Chew refers to that process of breaking down a song to the sum of its parts before creating a new arrangement as trying to “unbake the cake.”

“I have to figure out what is in the sauce,” he said. “[You] go to some fine restaurant and you taste this wonderful gravy sauce. Now, imagine if you had to sit there and decipher what is in that sauce. It could take you five minutes to actually make it, but hours trying to figure out what’s in the sauce. And that’s the steps we have to do, because nobody is sitting there giving us that information.”

Another unique challenge of DWTS is that Chew has to be prepared to make any song appropriate for any style of dance, whether it be a rumba, cha cha or Viennese waltz.

“With any song, we can make it into any style. And that’s my job,” he said. “There was nothing previous to this show where I had to take the song ‘Get Down On It’ and make a rumba out of it.”

In addition to arranging, Chew plays a role in selecting songs for each week’s theme. Some themes so far this season have included Soul Train Night and Hair Metal Night.

“It’s a team effort,” Chew said of the song selection process. “You have the network and you have the celebrity guests. You have our great choreographers who also dance the thing. It’s a big team, and everybody kind of chimes in on that.”
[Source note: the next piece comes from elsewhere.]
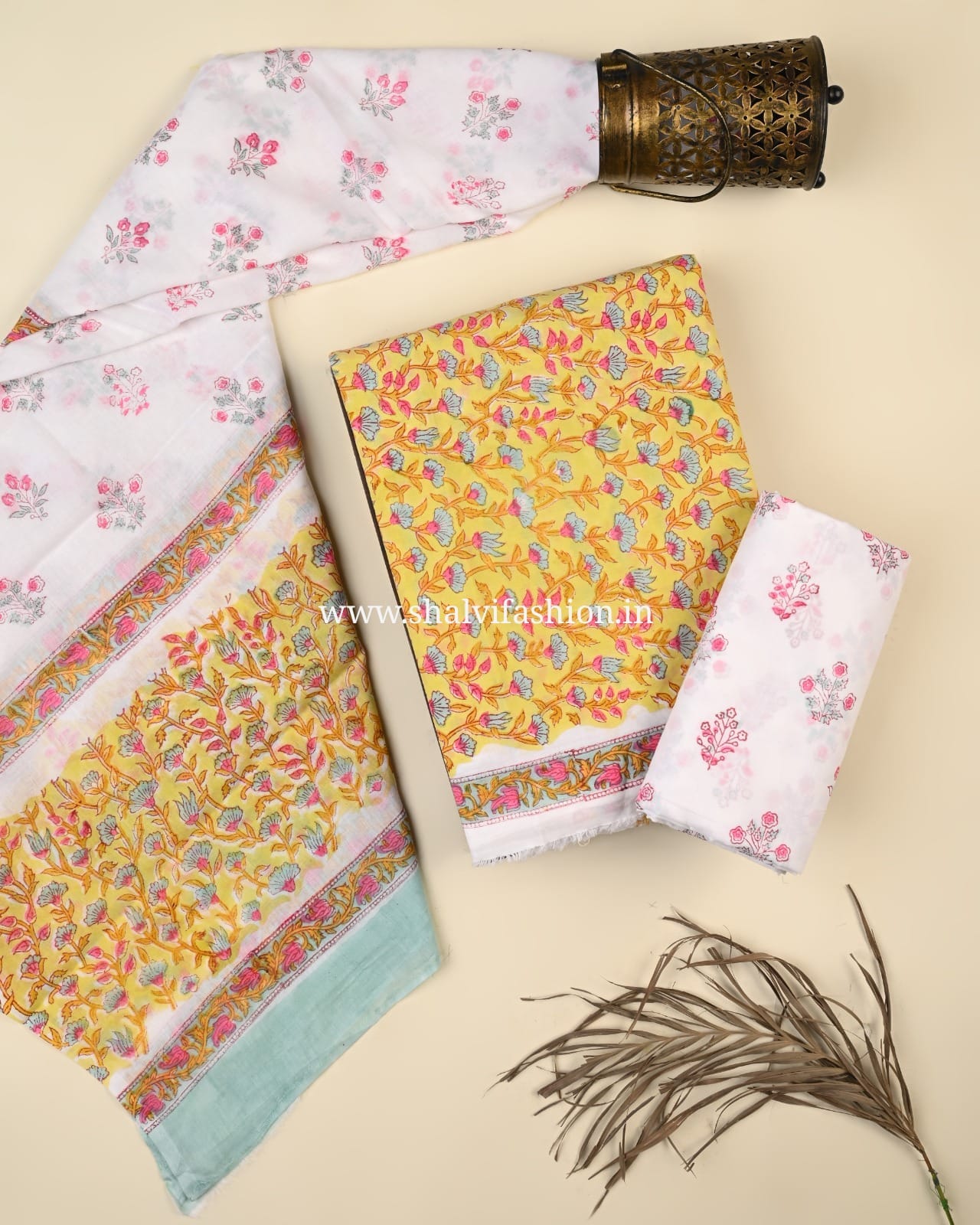 Shop block print cotton suits with mulmul dupatta (PRMUL543)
Chew said that although the celebrity contestants get “a lot of input” in choosing which songs they’ll perform, they don’t always get their wish. Sometimes, the show won’t have the rights to a song that a contestant wants to dance to.
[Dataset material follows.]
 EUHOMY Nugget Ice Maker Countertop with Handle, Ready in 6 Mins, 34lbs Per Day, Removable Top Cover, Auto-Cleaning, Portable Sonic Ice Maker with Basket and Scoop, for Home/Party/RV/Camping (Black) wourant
“Previous to this year, all Prince songs were off the table,” he said. “I think it might be different now, but there are certain categories [we don’t do], like artists who will not let you use their music. A lot of that stuff determines what can and cannot be used.”

While DWTS is keeping him busy, Chew has several other projects in the works as well. After coproducing the 2018 documentary Two Beats One Soul with his wife, Vivian Scott Chew, Ray is looking to expand the film into a series. Two Beats One Soul shines a light on Cuban culture and brings together artists from both Cuba and the United States.

“It was a cultural exchange,” Ray told Us of the original film. “It spurred the idea of us doing a series that would occur in different places around the globe, and not only internationally, but domestically.”

Chew also teased his next album, My Journey, which is due out in 2025, and his upcoming gig directing an all-star lineup of artists at Carnegie Hall’s Night of Inspiration on December 14.

“It’s a congregation of cultures and people coming together in a unique atmosphere that brings secular and non-secular music together with different different genres of music,” he said of the New York City event. “[It’s happening] on a great stage with a 150 [piece] mass choir and 64 piece orchestra.”

Dancing With the Stars airs simultaneously on ABC and Disney+ Tuesdays on ABC at 8 p.m. ET. You can stream episodes on Disney+ the next day.

Two Beats One Soul is now streaming on Black Experience on Xfinity and Xumo.